Exercise aim. Display every line of the records below that contains the word "seen".

** Begin Extracted entries **

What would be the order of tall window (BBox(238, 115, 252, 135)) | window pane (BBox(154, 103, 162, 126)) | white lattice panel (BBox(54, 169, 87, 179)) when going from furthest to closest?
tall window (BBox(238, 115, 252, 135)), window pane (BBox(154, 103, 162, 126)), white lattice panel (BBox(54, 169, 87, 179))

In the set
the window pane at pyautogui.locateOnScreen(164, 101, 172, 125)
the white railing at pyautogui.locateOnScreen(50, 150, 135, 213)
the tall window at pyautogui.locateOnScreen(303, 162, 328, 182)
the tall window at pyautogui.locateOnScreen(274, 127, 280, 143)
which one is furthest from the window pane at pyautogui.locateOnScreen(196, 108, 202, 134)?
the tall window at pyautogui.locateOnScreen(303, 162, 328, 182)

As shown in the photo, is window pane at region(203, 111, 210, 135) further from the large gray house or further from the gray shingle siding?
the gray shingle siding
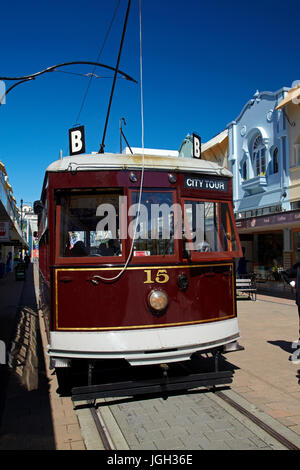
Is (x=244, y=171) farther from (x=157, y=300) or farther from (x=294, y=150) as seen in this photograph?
(x=157, y=300)

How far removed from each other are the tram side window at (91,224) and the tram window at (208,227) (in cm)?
87

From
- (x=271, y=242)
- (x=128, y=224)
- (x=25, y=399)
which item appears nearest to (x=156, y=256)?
(x=128, y=224)

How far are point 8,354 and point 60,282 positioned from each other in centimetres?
376

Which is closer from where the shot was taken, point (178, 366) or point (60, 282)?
point (60, 282)

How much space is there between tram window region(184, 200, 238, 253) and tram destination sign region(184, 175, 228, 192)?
0.61ft

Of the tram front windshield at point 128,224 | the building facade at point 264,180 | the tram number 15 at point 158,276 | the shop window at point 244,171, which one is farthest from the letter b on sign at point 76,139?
the shop window at point 244,171

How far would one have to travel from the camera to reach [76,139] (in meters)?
9.50

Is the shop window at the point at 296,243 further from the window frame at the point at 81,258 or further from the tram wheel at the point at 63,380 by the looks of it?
the window frame at the point at 81,258

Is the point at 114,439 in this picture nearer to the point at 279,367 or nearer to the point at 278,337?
the point at 279,367

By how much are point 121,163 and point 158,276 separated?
140 cm

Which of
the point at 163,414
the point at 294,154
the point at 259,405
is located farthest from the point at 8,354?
the point at 294,154

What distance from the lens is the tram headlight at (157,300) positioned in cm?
428
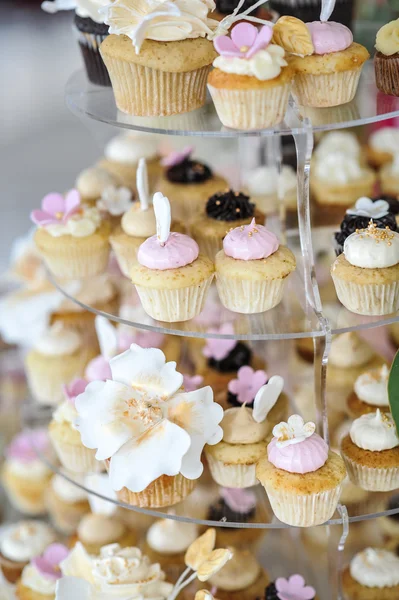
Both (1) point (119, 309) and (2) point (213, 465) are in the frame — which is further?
(1) point (119, 309)

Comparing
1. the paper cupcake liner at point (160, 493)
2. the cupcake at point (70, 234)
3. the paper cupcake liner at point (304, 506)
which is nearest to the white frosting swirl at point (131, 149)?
the cupcake at point (70, 234)

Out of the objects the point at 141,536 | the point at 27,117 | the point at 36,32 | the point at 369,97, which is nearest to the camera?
the point at 369,97

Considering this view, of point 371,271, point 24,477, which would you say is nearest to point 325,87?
point 371,271

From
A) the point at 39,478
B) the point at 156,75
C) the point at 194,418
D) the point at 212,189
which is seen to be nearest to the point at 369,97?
the point at 156,75

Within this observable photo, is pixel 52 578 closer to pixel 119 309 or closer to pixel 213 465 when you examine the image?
pixel 213 465

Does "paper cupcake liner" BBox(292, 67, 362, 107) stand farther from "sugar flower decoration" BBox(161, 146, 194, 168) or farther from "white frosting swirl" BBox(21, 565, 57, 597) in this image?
"white frosting swirl" BBox(21, 565, 57, 597)

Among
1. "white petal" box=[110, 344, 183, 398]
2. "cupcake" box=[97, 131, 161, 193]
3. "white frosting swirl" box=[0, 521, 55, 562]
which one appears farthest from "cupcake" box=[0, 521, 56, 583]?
"cupcake" box=[97, 131, 161, 193]
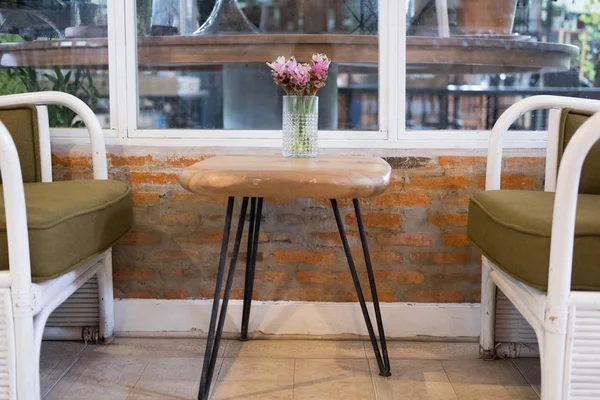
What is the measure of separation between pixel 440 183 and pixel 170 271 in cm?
102

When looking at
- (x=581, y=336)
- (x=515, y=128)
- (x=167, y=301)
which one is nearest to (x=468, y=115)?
(x=515, y=128)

** End Extracted entries **

Worked answer.
Is (x=244, y=171) farther from (x=157, y=300) or farther from (x=294, y=150) as seen in this photograph?
which is seen to be nearest to the point at 369,97?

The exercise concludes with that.